Au niveau international, la mobilisation vise l'adoption d'un accord par le plus grand nombre d'États en 2022. Notre objectif est d'aboutir à un traité ambitieux, c'est-à-dire universel, solide et efficace en vue d'assurer la protection de la biodiversité des océans et l'utilisation durable des ressources marines.

Pour atteindre un tel objectif, il faut avant tout, vous l'avez dit, une forte implication politique. Si nous sommes ici aujourd'hui, grâce à vous, mesdames et messieurs les députés, c'est que nous sommes soudés et prêts à défendre ensemble les océans.

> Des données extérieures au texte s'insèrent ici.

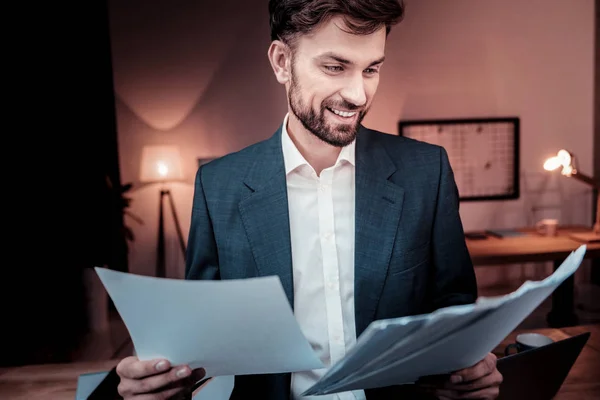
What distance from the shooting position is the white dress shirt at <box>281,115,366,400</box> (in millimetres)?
1189

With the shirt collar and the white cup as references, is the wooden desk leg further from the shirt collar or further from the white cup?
the shirt collar

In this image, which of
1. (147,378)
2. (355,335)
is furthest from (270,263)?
(147,378)

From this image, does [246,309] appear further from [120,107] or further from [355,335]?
[120,107]

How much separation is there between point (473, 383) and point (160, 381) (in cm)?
55

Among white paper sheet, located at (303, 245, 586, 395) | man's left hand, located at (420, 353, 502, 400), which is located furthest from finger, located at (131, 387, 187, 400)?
man's left hand, located at (420, 353, 502, 400)

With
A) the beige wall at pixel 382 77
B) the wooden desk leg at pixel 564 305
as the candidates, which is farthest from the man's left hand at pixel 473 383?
the beige wall at pixel 382 77

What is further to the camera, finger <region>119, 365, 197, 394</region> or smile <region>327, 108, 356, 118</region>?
smile <region>327, 108, 356, 118</region>

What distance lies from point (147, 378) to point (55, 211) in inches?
148

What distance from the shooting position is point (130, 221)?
14.7 ft

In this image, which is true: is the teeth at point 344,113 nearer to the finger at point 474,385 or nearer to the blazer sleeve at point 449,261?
the blazer sleeve at point 449,261

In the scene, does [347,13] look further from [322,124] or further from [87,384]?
[87,384]

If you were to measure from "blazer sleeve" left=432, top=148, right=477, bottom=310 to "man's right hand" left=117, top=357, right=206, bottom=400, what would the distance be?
625 mm

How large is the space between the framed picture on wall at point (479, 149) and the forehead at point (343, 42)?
10.8ft

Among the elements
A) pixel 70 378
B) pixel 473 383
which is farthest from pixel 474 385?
pixel 70 378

La France mène un dialogue permanent avec les États tiers, qu'elle mobilise et encourage à adopter une attitude constructive. Notre pays a notamment coorganisé des ateliers de travail qui ont permis de réunir des chefs de délégations étrangères et des ONG, et d'ouvrir le dialogue avec les acteurs privés. Lors du G7 et du G20 comme dans le cadre de nos échanges bilatéraux, nous faisons entendre une voix forte. La France copilote avec le Costa Rica la Coalition de la haute ambition pour la nature et les peuples, qui défend l'objectif de protection d'au moins 30 % des terres et des mers d'ici 2030.

Pour aller encore plus loin, en accueillant, en septembre 2021, à Marseille, le Congrès mondial de la nature de l'Union internationale pour la conservation de la nature (UICN), le Président de la République a annoncé l'organisation, début 2022, à Brest, du One Ocean Summit entièrement dédié à ces questions. La mobilisation autour de ces enjeux est forte ; le calendrier nous y oblige. Le One Ocean Summit, qui se tiendra du 10 au 12 février 2022, offrira l'occasion de rassembler chefs d'État et de gouvernement, entreprises, acteurs de la recherche et de la finance, organisations internationales et société civile, pour préparer les négociations à venir. Nous ferons de ce rendez-vous un sommet des solutions, de l'innovation et de la gouvernance partagée.

Le One Ocean Summit permettra d'accélérer de manière substantielle l'agenda international. Dans ce cadre, nous serons pleinement mobilisés. Je participerai à tous les événements majeurs qui se tiendront dans les mois à venir.